We wrote our own (in Ruby); it wasn't hard enough to do that we'd have considered outsourcing that part. So, one contribution: consider just writing it yourself.

Another contribution: this approach rocks a lot.


I am not sure if this is what you need, but I have found http://twiki.org/ to be useful. Drupal is another solution - can be made into a wiki with a few additions (which, however, can add up to quite a lot of extra time).

hopefully this helps, deyan


I was also going to suggest twiki but I don't have any first hand experience with it.

I have also looked at Roundup in the past. http://roundup.sourceforge.net/

WikidBASE is a fairly new but also in the same vein. http://projects.nickblundell.org.uk/wikidbase

If a hosted solution is acceptable you can look at Dabble DB or Coghead

http://dabbledb.com/ http://www.coghead.com/


We use TWiki very heavily. We use it for documentation, and not (much) structured data, but I have noted that it has far better support for structured data than any other wikis I've used. It has a large number of data imports (including from Excel and other spreadsheets), and some good form management tools. So, you can build a form for entering structured data, and that structured data goes into the wiki (and can be edited on the same form or directly in wikitext).

It's quite intimidating from a customization perspective, but since it has so many features built in, you probably won't need to do a lot of coding to make it do what you want. Theming it can be a challenge, though. I also don't love the syntax. But you can't beat it for features. It does everything any other wiki does, plus a bunch of other app building types of functionality that don't exist anywhere else (or at least, nowhere else I've seen).


I've used twiki a bit, and my main gripe with it was that it was pretty slow. And there were some issues with mod_perl if I recall correctly.


You can use MediaWiki and add Semantic MediaWiki extension to get something closer to what you want. We use this a lot and get all sorts of structured data (with RDFs, etc) when we need it, but freeform data around it.

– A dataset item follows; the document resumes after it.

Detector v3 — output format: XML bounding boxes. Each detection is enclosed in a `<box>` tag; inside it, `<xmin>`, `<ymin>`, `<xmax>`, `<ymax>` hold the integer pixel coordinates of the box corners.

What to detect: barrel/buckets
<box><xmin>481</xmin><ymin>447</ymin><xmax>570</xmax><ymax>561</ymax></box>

Not really what you want, but here is a nice showcase of what domain-specific wiki combining text and structured data can look like:

http://wikinvest.com

Edit: Again not a Wiki, but Google Spreadsheets could also work for you



Perhaps choose something like dekiwiki and mod it to suit your need?


I want to like dekiwiki, because it looks awesome. But, egads, it's slow! It's also kind confusing to use...which is surprising given all the work that's gone into the UI.

And, of course, it doesn't have any real support for structured data. It's just a really nice looking wiki with the standard feature set (actually a rather anemic feature set, which is fine for many purposes, since most wikis are too damned complicated). Since structured data is the thing in this request, it seems like there are probably better alternatives. I only know of one wiki that deals with structured data (TWiki) but I'm betting there are others. I seem to recall seeing discussion of wiki+spreadsheet style tools, though I don't remember where or what.


Jotspot used to be like this until they were bought by Google...


Infogami is precisely what you want.